_Written instruction_:
Lay out the part of the items that opens with the line containing "Sort these, starting" and runs through the end of the items as a Markdown table. Use two columns, No. for the row number and Line for the line itself, and leave out blank lines.

-- Begin --

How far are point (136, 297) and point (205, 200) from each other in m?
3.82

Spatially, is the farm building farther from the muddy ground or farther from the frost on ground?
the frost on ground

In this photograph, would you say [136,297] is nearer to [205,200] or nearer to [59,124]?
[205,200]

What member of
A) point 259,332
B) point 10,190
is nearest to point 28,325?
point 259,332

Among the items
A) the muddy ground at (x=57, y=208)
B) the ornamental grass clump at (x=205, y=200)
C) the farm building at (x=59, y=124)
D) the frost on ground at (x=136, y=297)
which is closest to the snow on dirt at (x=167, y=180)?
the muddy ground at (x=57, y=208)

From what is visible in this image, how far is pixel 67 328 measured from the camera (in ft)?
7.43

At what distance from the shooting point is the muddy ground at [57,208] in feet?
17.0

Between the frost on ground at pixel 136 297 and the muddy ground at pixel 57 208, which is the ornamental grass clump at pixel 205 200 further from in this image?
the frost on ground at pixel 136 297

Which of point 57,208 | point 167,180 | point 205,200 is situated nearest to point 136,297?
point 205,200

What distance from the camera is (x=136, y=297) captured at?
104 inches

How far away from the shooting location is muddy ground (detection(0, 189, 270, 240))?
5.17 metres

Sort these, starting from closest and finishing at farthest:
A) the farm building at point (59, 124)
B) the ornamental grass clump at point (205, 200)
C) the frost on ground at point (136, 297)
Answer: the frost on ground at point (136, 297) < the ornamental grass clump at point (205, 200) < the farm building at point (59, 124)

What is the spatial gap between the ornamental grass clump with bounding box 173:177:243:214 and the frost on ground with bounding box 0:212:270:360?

-- End --

_Response_:
| No. | Line |
|---|---|
| 1 | Sort these, starting from closest and finishing at farthest: |
| 2 | A) the farm building at point (59, 124) |
| 3 | B) the ornamental grass clump at point (205, 200) |
| 4 | C) the frost on ground at point (136, 297) |
| 5 | Answer: the frost on ground at point (136, 297) < the ornamental grass clump at point (205, 200) < the farm building at point (59, 124) |
| 6 | What is the spatial gap between the ornamental grass clump with bounding box 173:177:243:214 and the frost on ground with bounding box 0:212:270:360? |